Jessica Chang (Solo Designer)
X-functional team of 5
3 months
Gallery's bet is that most people will one day own an NFT. Currently NFT collectors mint and buy NFTs on marketplaces like OpenSea, but the pieces they collect just sit in their wallets, usually cut into a square aspect ratio with a price tag slapped on top. Gallery is the place where collectors go to showcase and display and share the digital things they own as a way to express themselves online.
First, this was by far the most highly requested feature in the Discord community. One of our active collectors, mikegee, went so far as to mint his own NFT with a custom-made header using our typeface which he bought for several hundred dollars just to use as a placeholder header for a makeshift separate gallery.
Users don't generally scroll past the first collection, as galleries are meant to be curated and glanceable. Some galleries are very large and contain hundreds or thousands of NFTs: WindMillsz. Often times, large media such as .gifs or autoplay videos make the page load and scrolling experience very slow and unenjoyable. Many of these NFTs are worth thousands, if not hundreds of thousands of USD and do not get the recognition they deserve.
We hypothesized that creating more entrypoints into multiple galleries per user will increase session duration per profile, and result in more engagement (shares) per user.
The eventual goal for Gallery is that a user's profile would become anyone's online identity layer, which consists of a personalized view of someone's digital collectibles, as well as their followers, activity on Gallery, music playlist, and social features like a guestbook. Simultaneously, we were launching an activity feed for an individual user, so the gallery was evolving to become only a part of the user's profile.
This meant that a navigational redesign was inevitable. The old navigation was breaking, as people were struggling to find their followers list (a small link in the navigation bar), and the navigation bar was not designed to support a sub-page to list a user's galleries and other sub-pages like the activity feed.
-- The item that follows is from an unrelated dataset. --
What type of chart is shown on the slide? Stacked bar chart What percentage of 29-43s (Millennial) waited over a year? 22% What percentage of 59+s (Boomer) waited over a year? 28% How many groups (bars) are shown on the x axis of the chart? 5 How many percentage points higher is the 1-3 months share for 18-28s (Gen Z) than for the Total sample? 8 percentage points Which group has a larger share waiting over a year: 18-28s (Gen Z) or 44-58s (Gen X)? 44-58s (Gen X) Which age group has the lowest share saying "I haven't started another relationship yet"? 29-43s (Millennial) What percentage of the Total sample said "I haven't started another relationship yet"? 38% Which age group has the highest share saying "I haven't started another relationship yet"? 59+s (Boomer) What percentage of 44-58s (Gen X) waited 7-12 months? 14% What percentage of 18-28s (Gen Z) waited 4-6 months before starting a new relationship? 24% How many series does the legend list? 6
I spent a day to explore navigation concepts that were scalable, could accomodate for all the new features, moweb friendly, and unobstructive. I also knew that resources would be spent on a mobile app in early 2023, and unless done now, there would be potentially too many moving pieces to rework the navigation in the summertime. I showed Terence the mockups and asked for an accurate lift estimate.
The list of advantages for an improved navigation proved to warrant a two-week navigation redesign sprint.
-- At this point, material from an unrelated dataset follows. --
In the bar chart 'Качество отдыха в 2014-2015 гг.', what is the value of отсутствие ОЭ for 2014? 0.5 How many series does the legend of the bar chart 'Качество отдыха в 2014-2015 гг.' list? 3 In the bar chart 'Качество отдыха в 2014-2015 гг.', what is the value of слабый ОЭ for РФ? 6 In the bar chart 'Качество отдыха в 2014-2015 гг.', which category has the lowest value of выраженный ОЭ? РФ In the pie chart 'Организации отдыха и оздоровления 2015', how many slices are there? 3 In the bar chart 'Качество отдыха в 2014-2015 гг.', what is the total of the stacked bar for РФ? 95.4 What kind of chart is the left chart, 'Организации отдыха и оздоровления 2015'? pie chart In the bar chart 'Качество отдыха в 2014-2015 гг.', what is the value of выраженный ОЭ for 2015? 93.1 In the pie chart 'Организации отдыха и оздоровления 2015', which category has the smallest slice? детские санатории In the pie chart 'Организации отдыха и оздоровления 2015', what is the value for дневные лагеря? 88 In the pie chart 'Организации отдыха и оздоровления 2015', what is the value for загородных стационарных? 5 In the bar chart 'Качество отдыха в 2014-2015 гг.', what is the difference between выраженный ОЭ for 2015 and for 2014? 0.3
A quick poll in discord showed that most collectors would most likely only create around two to three galleries. I explored showing galleries in a card and list format. I opted for the card format that showed four images as a way to preview the contents of the gallery. Searching galleries was deprioritized as we don't expect most users to make create than 8 galleries.
Previously, the collections manager was usable only for small collectors. Large collectors found it unusable as through hundreds of rows of collections to find what they need to edit.
Additionally, I made sure to design an experience that would be easy to understand for new users by designing a set of skippable tip popovers.
Previously, collections management happened on a page that is separate from the editor, as shown below.
I built collections management into the left-hand panel of the Gallery Editor, and shifted NFT management into the right hand panel which was taken up only by the column selector. This reduces the steps it takes to edit a collection. The final design (in testing) is shown below.
The multigallery experience is still in build, but since the launch of our new navigation as well as social features, session duration has already increased 3x, from 179 seconds in November to 520 seconds in January.